EXCERPT:

I had a two hour lesson with my wonderful teacher Lilya. We’ve been looking at motion verbs with prefixes  – до, по, при, вы,во, у… and although I am slowly getting there, it does seem much more a struggle than my other languages were. Yes, Russian is harder, but I am suffering from my own excessively high expectations. Once again, I wish I could just chill out a bit. I’ve come a long way in a year – but it’s still not far enough…

Learning Russian cursive – arrrghhh!

For one year now I have been handwriting Russian in its simplest, printed form. At first, I was glad merely to have mastered the alphabet. Now I can hand write Russian (much faster than I can type on a Russian keyboard) but every time I diligently do my homework I feel as if I am a five year old child, laboriously pushing her pen into the paper, pen held in her fist, tongue between her teeth, and each letter looking different every time she writes it. That’s me! But if I am to take any of the higher level TORFL /TRKI Russian language exams, I really need to learn cursive (joined up!) writing. It is, however still much of a mystery to me. b looks like d,d looks like g, t looks like m – and m looks like m as well, which doesn’t help matters. But I need to Feel the Fear and write it anyway.

Our lovely language assistant from UCLAN last year (and next week I’m signing up to another year) gave us a children’s handwriting book which is great – and actually quite relaxing. I haven’t worked much in it though yet.

russisanwritingbook

I also found a couple of helpful videos on Youtube where we simply watch the letters being written, upper and lower case. Here’s the first one of the two:

Unfortunately I realise that practising cursive writing is going to significantly increase the length of time I spend on my written homeworks (hours and hours already!) but – there’s nothing for it, if I want to master the skill.

Across one threshold and facing another..

(Source data)
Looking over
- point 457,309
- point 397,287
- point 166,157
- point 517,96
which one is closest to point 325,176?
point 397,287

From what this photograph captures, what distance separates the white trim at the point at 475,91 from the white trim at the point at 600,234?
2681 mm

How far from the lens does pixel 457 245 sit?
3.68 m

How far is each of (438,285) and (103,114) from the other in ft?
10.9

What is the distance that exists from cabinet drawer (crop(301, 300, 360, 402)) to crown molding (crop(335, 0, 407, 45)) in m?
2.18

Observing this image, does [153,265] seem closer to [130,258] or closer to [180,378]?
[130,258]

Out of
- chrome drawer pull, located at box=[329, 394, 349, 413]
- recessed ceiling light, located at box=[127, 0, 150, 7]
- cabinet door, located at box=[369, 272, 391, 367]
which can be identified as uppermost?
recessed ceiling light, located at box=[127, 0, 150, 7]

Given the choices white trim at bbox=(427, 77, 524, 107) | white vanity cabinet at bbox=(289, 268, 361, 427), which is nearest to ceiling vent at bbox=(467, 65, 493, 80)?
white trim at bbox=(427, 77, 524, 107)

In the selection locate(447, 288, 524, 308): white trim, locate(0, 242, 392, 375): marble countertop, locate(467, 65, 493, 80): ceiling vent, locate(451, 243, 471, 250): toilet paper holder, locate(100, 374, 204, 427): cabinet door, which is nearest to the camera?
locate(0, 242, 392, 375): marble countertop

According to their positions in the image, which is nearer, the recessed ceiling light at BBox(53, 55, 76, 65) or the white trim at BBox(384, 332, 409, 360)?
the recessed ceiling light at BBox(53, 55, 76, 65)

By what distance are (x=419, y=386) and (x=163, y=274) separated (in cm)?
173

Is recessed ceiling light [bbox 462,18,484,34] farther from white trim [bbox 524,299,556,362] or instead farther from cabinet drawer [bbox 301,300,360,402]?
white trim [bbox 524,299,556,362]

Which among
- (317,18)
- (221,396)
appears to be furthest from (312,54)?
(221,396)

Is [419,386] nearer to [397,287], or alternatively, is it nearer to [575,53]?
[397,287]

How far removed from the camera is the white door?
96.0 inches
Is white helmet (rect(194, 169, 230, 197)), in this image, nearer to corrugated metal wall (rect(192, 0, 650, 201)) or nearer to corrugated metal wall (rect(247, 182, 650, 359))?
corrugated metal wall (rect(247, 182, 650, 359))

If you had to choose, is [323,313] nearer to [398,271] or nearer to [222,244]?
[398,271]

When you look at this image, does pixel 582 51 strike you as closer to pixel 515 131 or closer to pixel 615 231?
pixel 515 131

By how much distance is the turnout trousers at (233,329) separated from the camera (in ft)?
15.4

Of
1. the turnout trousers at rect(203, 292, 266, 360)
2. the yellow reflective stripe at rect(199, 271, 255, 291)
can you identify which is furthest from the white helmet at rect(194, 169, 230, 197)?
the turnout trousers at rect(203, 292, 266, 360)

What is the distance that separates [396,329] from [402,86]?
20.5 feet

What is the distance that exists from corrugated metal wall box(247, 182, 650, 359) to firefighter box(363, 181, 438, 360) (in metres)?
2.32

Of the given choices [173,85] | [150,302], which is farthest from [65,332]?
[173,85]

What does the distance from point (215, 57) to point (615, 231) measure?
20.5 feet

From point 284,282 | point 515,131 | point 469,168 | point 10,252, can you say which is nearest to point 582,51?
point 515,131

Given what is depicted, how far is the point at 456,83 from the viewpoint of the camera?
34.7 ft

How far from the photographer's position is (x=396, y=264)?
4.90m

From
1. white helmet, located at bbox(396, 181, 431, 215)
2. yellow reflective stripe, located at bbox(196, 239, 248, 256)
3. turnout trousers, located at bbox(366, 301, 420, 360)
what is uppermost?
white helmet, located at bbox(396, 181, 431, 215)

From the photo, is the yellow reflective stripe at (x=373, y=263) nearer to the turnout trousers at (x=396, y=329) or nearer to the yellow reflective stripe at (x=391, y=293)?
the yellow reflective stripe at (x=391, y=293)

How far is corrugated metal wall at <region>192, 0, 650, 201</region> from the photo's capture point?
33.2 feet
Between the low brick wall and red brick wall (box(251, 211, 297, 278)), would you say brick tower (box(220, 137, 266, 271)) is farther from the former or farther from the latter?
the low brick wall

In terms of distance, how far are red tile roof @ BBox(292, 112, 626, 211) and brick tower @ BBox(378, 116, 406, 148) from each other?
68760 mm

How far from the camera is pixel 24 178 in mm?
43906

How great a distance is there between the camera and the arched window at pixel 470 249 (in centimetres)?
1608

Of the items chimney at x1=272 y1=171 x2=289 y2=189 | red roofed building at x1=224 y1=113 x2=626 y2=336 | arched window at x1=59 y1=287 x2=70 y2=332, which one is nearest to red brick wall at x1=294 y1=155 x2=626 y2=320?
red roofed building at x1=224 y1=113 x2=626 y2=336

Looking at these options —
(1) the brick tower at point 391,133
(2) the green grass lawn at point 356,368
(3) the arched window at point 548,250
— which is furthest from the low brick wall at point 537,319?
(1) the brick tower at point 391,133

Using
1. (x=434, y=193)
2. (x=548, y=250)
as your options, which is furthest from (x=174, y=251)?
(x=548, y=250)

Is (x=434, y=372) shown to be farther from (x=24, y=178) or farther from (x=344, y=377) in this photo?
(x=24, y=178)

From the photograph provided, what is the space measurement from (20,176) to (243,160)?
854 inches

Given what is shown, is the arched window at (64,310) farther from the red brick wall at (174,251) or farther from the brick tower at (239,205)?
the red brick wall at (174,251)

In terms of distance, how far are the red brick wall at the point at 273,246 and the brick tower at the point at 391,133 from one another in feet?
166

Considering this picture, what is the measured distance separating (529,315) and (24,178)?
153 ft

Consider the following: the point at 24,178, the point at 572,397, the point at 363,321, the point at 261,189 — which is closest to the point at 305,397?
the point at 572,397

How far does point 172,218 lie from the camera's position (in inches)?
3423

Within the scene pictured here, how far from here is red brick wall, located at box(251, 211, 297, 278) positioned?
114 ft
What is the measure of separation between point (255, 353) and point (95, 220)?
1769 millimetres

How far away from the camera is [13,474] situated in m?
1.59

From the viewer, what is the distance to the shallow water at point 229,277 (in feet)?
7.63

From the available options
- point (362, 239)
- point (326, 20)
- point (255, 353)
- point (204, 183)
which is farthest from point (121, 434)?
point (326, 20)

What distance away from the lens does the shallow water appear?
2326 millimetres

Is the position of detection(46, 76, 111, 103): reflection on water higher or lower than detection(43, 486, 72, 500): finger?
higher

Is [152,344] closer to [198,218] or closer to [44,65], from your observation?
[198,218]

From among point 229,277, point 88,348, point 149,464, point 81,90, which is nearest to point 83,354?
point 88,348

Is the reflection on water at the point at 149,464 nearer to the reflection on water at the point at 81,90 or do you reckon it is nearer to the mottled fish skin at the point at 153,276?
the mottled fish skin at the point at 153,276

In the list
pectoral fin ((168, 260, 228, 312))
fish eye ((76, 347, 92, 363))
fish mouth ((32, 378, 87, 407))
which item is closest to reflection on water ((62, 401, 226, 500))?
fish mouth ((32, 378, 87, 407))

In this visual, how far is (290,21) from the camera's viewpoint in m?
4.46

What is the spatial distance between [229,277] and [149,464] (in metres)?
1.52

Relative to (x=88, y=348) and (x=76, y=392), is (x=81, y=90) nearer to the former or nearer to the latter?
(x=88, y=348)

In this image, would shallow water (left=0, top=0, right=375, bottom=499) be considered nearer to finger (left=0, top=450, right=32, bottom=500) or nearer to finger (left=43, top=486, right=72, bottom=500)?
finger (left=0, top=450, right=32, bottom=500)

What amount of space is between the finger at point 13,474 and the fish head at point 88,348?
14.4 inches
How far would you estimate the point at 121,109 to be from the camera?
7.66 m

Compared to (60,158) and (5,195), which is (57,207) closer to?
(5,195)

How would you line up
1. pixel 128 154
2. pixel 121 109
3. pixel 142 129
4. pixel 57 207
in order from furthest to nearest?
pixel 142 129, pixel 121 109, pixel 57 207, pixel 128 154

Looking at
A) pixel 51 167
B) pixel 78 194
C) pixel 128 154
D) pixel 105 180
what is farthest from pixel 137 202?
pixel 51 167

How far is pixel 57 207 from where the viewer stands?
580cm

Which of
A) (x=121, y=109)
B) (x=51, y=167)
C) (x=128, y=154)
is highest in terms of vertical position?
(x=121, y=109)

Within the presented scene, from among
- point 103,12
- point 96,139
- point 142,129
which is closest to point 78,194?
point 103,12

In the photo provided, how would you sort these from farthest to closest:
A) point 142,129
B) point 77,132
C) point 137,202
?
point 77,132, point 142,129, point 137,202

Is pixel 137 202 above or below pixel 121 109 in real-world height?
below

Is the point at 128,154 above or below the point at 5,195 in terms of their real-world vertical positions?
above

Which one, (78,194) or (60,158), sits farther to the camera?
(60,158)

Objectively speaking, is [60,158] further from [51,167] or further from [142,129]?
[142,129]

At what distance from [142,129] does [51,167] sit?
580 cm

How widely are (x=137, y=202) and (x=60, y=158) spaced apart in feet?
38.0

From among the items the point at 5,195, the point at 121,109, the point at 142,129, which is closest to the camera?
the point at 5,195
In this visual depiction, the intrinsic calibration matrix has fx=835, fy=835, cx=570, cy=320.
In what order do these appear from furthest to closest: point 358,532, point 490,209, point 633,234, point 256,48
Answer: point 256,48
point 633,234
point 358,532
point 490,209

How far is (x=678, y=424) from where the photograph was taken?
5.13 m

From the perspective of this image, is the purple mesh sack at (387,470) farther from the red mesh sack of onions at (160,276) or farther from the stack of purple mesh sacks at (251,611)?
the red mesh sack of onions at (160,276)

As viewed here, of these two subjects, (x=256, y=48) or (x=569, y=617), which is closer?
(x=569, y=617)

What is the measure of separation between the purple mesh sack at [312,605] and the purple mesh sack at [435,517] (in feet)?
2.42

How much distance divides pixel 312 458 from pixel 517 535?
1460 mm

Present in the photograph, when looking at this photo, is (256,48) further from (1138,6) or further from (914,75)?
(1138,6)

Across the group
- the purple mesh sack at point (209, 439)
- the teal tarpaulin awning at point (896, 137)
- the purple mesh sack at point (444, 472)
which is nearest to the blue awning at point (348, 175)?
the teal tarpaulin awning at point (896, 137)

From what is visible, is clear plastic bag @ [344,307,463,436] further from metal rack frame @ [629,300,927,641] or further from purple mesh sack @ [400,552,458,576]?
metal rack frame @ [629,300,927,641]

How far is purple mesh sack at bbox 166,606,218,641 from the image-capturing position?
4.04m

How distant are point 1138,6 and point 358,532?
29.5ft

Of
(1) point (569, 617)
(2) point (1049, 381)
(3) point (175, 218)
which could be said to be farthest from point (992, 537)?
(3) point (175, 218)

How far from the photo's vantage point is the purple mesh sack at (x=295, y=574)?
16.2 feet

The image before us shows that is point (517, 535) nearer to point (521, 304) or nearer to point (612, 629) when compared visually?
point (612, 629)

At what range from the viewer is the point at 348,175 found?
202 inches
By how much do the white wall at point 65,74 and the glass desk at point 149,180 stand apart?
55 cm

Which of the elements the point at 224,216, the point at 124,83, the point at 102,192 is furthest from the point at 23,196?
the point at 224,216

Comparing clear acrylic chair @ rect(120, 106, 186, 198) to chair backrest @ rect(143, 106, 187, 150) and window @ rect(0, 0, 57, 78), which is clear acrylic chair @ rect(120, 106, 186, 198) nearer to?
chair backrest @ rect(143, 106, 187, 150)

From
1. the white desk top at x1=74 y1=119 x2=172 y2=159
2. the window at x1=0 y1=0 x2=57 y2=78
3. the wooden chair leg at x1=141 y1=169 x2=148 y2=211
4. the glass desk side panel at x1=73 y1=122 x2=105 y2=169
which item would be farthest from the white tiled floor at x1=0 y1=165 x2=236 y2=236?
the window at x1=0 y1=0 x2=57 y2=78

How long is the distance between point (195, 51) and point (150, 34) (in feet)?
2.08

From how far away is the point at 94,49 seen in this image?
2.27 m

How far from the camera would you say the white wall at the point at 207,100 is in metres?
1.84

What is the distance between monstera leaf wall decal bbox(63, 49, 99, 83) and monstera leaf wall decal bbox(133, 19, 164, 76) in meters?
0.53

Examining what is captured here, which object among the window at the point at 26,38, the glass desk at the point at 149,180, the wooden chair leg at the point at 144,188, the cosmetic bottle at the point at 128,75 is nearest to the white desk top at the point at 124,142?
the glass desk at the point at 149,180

OBJECTIVES:
A. Please repeat the part of the excerpt on learning Russian cursive starting at "Unfortunately I realise" and ending at "and facing another..".
B. In the excerpt on learning Russian cursive, what did the language assistant from UCLAN give the writer's class?

PROBLEM SOLUTIONS:
A.
Unfortunately I realise that practising cursive writing is going to significantly increase the length of time I spend on my written homeworks (hours and hours already!) but – there’s nothing for it, if I want to master the skill.

Across one threshold and facing another..

B. A children's handwriting book.